** Problem **
The required result is an exact copy of the lines from the one containing "V-Neck Cropped Sweater" to the last line of the records, both ends included, without pictures.

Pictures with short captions
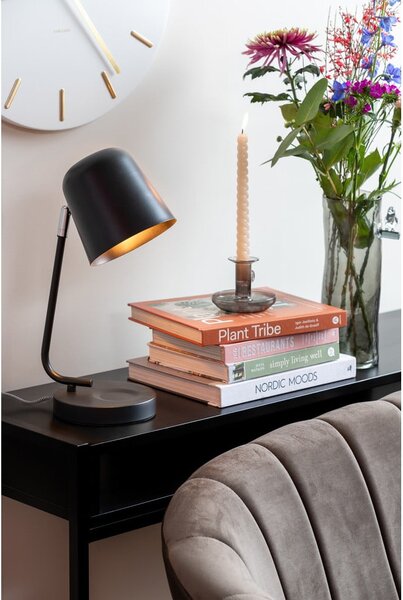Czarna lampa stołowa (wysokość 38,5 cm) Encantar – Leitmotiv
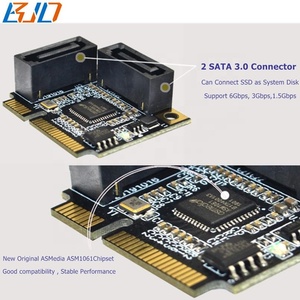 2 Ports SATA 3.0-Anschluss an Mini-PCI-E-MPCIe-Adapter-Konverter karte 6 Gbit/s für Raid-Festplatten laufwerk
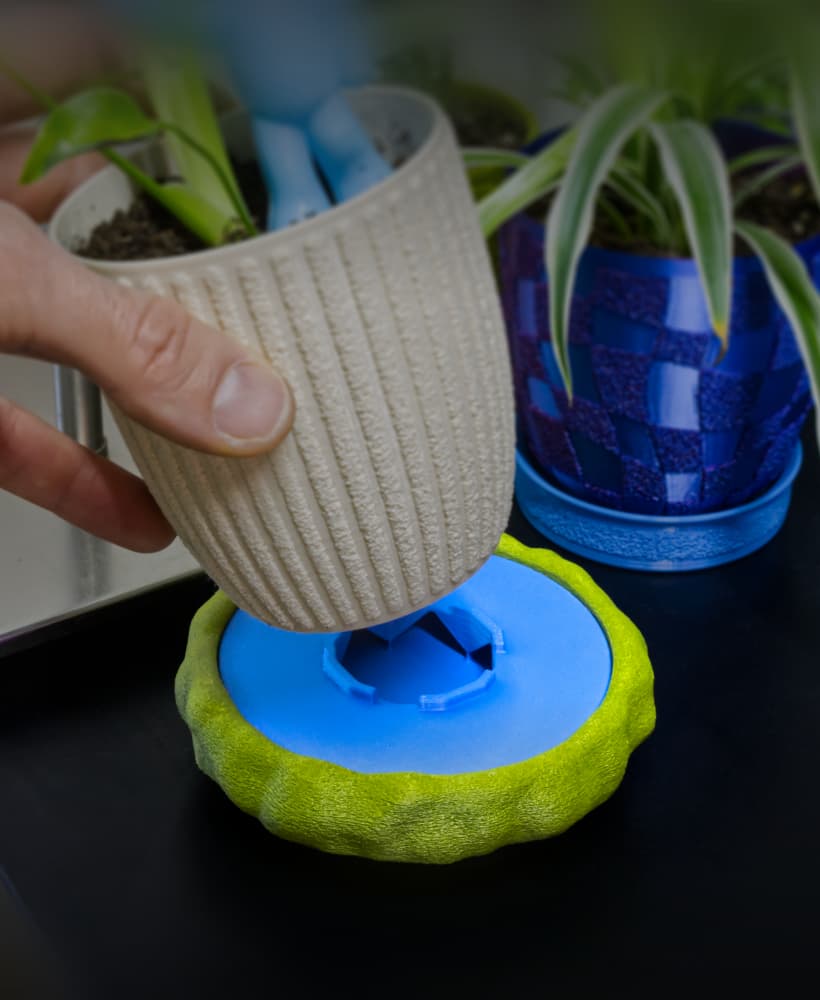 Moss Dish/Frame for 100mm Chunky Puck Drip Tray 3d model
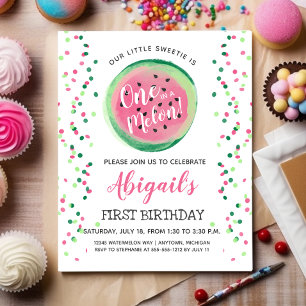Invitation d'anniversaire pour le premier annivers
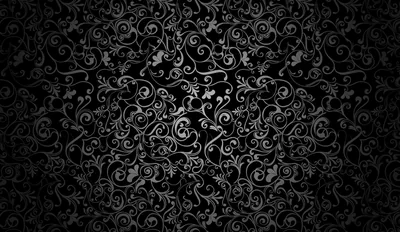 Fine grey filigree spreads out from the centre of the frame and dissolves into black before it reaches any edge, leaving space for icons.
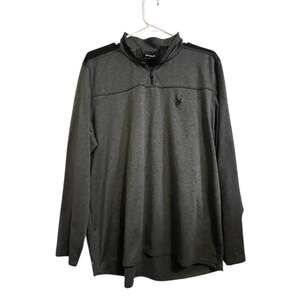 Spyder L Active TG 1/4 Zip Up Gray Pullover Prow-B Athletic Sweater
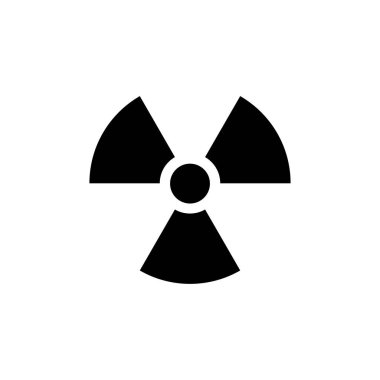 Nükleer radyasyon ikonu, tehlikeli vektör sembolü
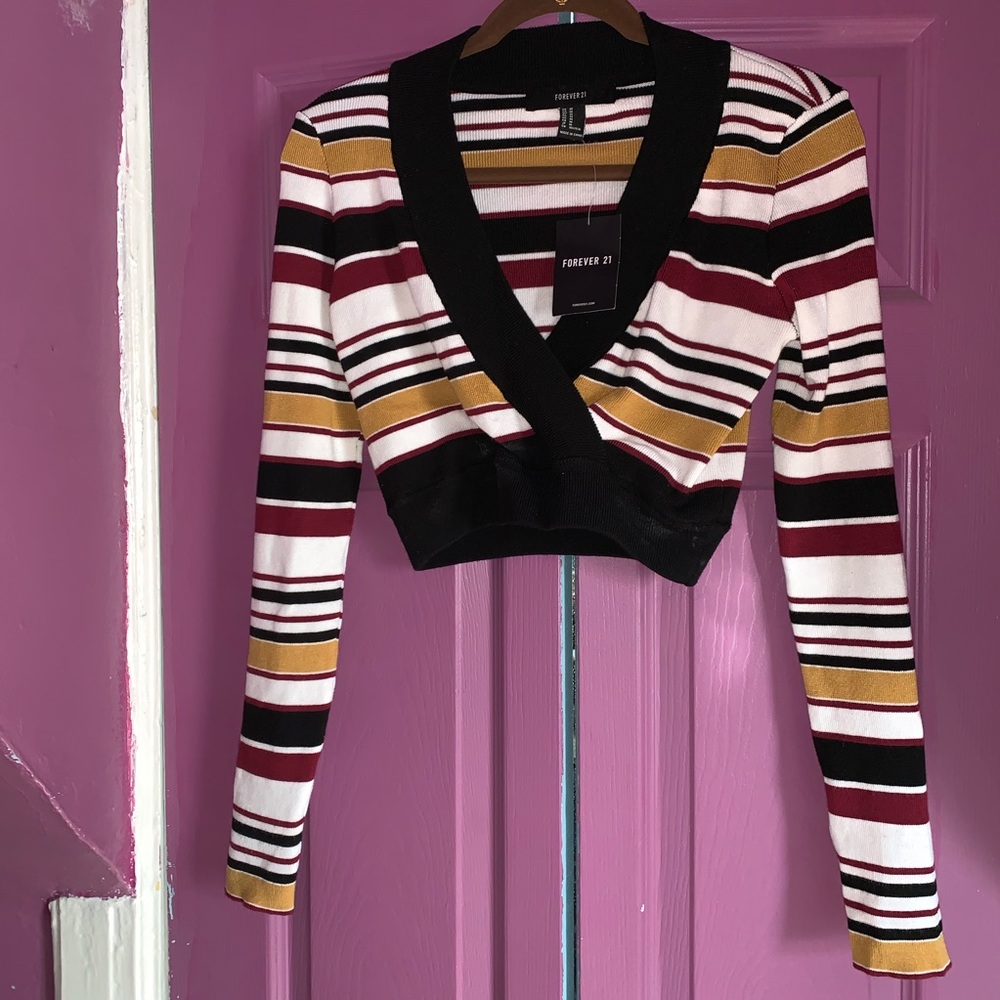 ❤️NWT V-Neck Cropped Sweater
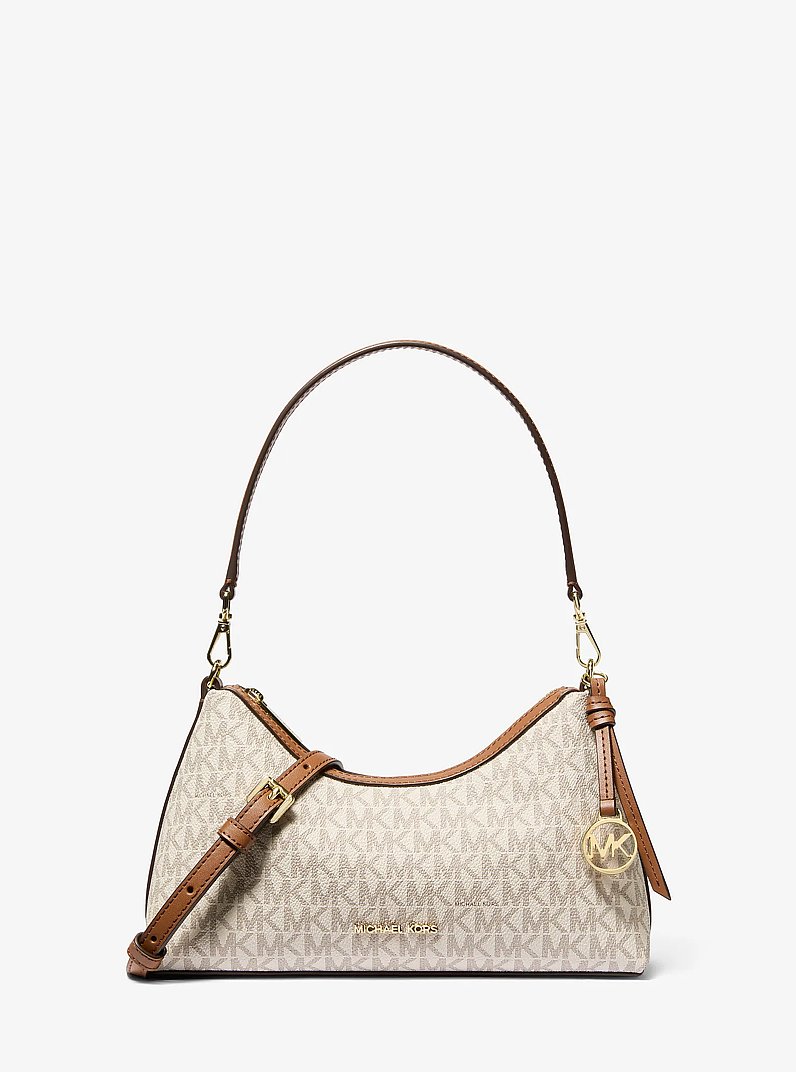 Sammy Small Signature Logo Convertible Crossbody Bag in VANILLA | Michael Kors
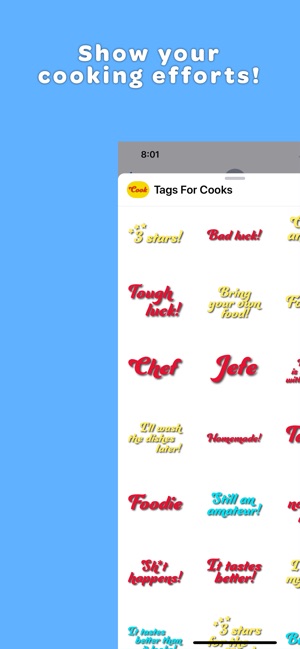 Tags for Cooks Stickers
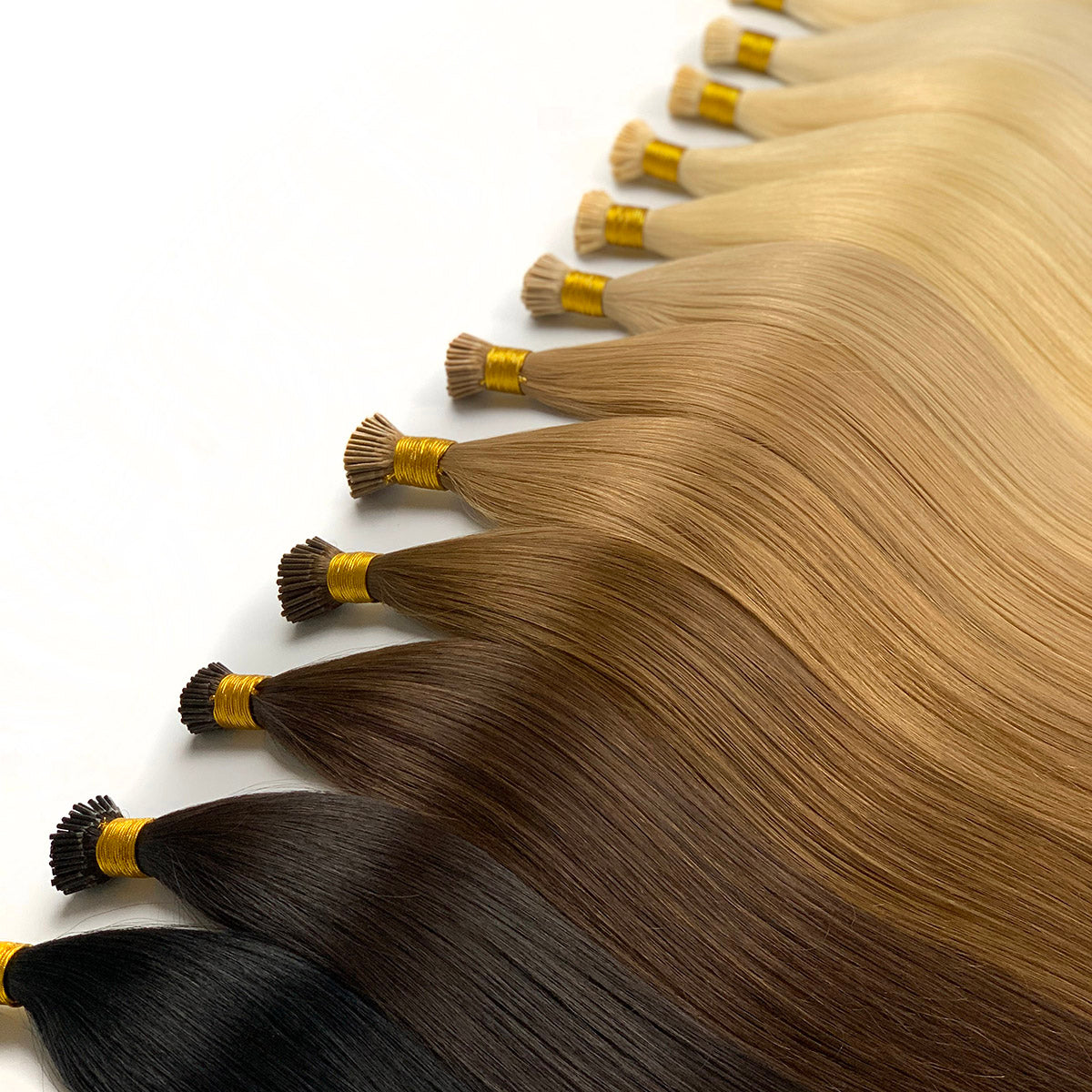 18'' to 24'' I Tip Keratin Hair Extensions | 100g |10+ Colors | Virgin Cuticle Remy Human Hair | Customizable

** Result **
 ❤️NWT V-Neck Cropped Sweater
 Sammy Small Signature Logo Convertible Crossbody Bag in VANILLA | Michael Kors
 Tags for Cooks Stickers
 18'' to 24'' I Tip Keratin Hair Extensions | 100g |10+ Colors | Virgin Cuticle Remy Human Hair | Customizable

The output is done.